Aufgabe 1 - Kopiere aus der Auflistung unverändert die Zeilen ab der Zeile, die "According to metadata, trash" enthält, bis zum Ende der Auflistung, beide Grenzen eingeschlossen.

Extrahierter Text -
==*==

Spekulationen um Bilanzfälschung
Die darauf folgende Prognosekorrektur um weitere zwölf Millionen Euro rund zwei Monate später hatte der Konzern maßgeblich mit verschwundener Ware aus den Lagern in den USA und der schwachen Konjunktur im US-Markt begründet. Bei einer Inventur waren nach Angaben von Boss Bestandsdifferenzen im Wert von zehn Millionen Euro festgestellt worden. "Wir haben den Verdacht, dass bei der US-Tochter im vergangenen Jahr Bestände in Millionenhöhe in der Bilanz bewusst falsch ausgewiesen wurden", hatte Ende Mai Finanzvorstand Jörg-Viggo Müller gegenüber mananger-magazin.de erklärt.
Anfang Juni hatte der Modekonzern dann die Affäre um ungeklärte Inventurdifferenzen in den USA für abgeschlossen erklärt und sich endgültig vom Chef seines Amerika-Geschäfts getrennt. Die zweite Gewinnsenkung im Mai war mit dem Abschied des seit 1998 im Amt befindlichen Boss-Vorstandschef Werner Baldessarini zusammengefallen, der von seinem bisherigen Stellvertreter Sälzer abgelöst wurde.

==*==

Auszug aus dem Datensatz
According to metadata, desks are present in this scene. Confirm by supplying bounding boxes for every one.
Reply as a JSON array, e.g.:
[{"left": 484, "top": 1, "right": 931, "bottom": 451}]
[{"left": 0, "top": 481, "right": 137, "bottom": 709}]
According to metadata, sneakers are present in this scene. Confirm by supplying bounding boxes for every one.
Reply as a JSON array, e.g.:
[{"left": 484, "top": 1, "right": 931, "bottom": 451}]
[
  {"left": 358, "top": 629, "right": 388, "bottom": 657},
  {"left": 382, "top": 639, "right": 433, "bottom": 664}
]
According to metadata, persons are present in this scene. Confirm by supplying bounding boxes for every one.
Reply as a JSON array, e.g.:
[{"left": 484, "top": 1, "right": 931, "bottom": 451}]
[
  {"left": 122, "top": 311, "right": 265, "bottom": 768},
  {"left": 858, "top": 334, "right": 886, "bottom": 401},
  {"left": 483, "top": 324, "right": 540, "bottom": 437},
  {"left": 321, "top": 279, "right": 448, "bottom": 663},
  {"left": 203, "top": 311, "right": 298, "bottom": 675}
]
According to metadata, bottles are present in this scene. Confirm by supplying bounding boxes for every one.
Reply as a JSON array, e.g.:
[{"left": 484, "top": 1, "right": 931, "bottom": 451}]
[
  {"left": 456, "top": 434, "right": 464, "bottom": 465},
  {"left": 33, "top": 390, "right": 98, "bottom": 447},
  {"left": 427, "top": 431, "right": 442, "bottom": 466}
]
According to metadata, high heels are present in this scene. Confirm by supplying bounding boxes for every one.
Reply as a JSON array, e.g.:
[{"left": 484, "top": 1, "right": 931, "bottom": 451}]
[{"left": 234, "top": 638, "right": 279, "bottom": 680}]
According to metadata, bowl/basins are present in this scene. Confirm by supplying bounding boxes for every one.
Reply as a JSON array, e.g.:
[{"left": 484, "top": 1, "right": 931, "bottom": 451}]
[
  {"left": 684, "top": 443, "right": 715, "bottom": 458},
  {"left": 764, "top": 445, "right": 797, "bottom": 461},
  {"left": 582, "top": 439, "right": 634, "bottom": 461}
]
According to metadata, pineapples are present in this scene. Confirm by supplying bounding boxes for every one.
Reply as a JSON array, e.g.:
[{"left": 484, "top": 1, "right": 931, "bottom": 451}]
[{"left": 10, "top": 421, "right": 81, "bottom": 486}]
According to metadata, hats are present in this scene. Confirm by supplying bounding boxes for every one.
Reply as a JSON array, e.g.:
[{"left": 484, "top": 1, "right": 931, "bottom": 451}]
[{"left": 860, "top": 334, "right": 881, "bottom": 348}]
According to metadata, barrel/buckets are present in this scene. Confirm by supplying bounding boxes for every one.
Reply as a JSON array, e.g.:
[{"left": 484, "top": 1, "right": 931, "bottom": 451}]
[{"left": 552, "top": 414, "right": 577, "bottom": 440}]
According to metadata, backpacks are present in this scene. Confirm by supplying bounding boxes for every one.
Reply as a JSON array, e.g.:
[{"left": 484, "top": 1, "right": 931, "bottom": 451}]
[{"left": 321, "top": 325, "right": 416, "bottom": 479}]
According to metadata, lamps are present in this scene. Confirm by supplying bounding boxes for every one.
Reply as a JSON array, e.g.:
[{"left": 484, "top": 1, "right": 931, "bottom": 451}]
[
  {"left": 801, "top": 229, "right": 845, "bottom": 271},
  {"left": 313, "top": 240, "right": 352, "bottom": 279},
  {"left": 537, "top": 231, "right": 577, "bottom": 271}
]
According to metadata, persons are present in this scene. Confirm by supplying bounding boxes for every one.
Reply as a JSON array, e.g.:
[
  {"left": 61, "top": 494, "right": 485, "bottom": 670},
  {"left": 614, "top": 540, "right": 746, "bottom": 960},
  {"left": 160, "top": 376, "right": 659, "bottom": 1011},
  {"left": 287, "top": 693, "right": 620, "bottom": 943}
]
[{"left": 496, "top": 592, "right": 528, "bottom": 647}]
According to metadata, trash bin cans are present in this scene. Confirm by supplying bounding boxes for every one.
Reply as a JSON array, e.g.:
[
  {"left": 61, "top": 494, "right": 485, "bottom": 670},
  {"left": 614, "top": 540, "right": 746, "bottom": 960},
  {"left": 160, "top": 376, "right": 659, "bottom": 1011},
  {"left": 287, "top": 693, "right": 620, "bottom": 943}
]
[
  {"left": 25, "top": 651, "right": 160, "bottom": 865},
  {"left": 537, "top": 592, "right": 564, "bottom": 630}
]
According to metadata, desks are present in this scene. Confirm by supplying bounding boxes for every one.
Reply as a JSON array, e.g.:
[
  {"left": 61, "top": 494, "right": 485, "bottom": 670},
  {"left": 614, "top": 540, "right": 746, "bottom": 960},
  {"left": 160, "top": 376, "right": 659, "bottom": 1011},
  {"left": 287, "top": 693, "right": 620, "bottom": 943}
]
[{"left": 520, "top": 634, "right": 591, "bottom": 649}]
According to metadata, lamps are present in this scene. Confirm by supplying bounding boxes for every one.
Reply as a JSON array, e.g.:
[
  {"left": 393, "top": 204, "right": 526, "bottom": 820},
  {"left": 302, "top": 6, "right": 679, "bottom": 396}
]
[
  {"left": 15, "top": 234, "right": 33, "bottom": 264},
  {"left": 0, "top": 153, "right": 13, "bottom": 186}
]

==*==

Aufgabe 2 -
Beantworte anhand des Textes über die Inventuraffäre bei Boss:
(a) Auf welchen Wert beliefen sich die bei der Inventur festgestellten Bestandsdifferenzen?
(b) Welches Amt hatte Jörg-Viggo Müller inne?
(c) Seit welchem Jahr war Werner Baldessarini Vorstandschef?

Antwort 1 -
According to metadata, trash bin cans are present in this scene. Confirm by supplying bounding boxes for every one.
Reply as a JSON array, e.g.:
[
  {"left": 61, "top": 494, "right": 485, "bottom": 670},
  {"left": 614, "top": 540, "right": 746, "bottom": 960},
  {"left": 160, "top": 376, "right": 659, "bottom": 1011},
  {"left": 287, "top": 693, "right": 620, "bottom": 943}
]
[
  {"left": 25, "top": 651, "right": 160, "bottom": 865},
  {"left": 537, "top": 592, "right": 564, "bottom": 630}
]
According to metadata, desks are present in this scene. Confirm by supplying bounding boxes for every one.
Reply as a JSON array, e.g.:
[
  {"left": 61, "top": 494, "right": 485, "bottom": 670},
  {"left": 614, "top": 540, "right": 746, "bottom": 960},
  {"left": 160, "top": 376, "right": 659, "bottom": 1011},
  {"left": 287, "top": 693, "right": 620, "bottom": 943}
]
[{"left": 520, "top": 634, "right": 591, "bottom": 649}]
According to metadata, lamps are present in this scene. Confirm by supplying bounding boxes for every one.
Reply as a JSON array, e.g.:
[
  {"left": 393, "top": 204, "right": 526, "bottom": 820},
  {"left": 302, "top": 6, "right": 679, "bottom": 396}
]
[
  {"left": 15, "top": 234, "right": 33, "bottom": 264},
  {"left": 0, "top": 153, "right": 13, "bottom": 186}
]

Antwort 2 -
(a) Zehn Millionen Euro.
(b) Er war Finanzvorstand.
(c) Seit 1998.